Reading text:
···

Saturday, August 28, 2004

More on the Vietnam War 1970

Here are another couple of contemporary quotes from Americans on the Vietnam War.  These are both from the book Why Are We Still in Vietnam? (1970), Sam Brown and Len Ackland, eds.  Sam Brown was later to become director of the Peace Corps.

The introduction was written by New York City's Republican Mayor John Lindsay:

No one can now justify silent passivity on the question of war and peace.  The stakes are too great.  In the minds of millions of Americans, whether the war ends soon may well determine whether our system can work at all.  Citizens, and especially public officials who are part of the system, have an obligation to make it work, to rebuild faith in the free processes of our democracy by using them to achieve peace.

From my perspective, the obligation to act is reinforced by a daily awareness of the war's consequences for my city and for other cities.  So much of what should be done - for the poor and for the middle class, to reclaim the environment and to enhance the quality of American life - must be put off or forgotten because a fantastic proportion of our national resources is wasted on a bankrupt foreign adventure.  Foremost among those irreplaceable lost resources are, as I write, more than forty-two thousand of our own men.  We owe them the commitment of our talents and energies to a continuing campaign to end the war.

···

Recorded information:
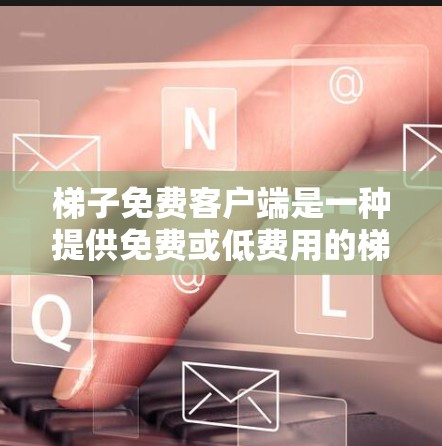 梯子免费客户端是一种提供免费或低费用的梯子应用或工具，通常适用于家庭、商业或其他特定领域。以下是对这些免费客户端的详细分析
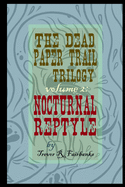 The Dead Paper Trail Trilogy Volume #2: Nocturnal Reptyle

···

Answer these questions from the Vietnam War text above:
(a) Which of the book's editors later became director of the Peace Corps?
(b) Who wrote the book's introduction, and what office did he hold?
(c) How many American men does the introduction say had been lost at the time of writing?

(a) Sam Brown.
(b) John Lindsay, the Republican Mayor of New York City.
(c) More than forty-two thousand.